What is expected: Can you reproduce each of the rows below word for word, leaving the pictures out of your answer?

Input material:
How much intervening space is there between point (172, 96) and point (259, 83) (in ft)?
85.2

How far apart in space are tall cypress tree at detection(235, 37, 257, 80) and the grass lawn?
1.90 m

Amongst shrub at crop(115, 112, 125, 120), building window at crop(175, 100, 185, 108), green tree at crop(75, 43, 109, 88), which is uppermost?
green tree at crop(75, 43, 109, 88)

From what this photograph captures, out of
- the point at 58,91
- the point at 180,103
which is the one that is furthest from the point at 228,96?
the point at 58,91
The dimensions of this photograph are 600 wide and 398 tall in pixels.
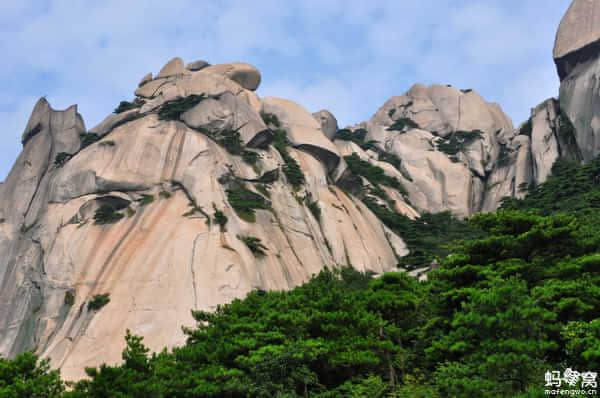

Written response:
How much intervening space is there between point (172, 96) and point (259, 83) (in ft)?
85.2

How far apart in space are tall cypress tree at detection(235, 37, 257, 80) and the grass lawn?
1.90 m

Amongst shrub at crop(115, 112, 125, 120), building window at crop(175, 100, 185, 108), green tree at crop(75, 43, 109, 88), which is uppermost?
green tree at crop(75, 43, 109, 88)

From what this photograph captures, out of
- the point at 58,91
- the point at 180,103
which is the one that is furthest from the point at 228,96?
the point at 58,91
The dimensions of this photograph are 600 wide and 398 tall in pixels.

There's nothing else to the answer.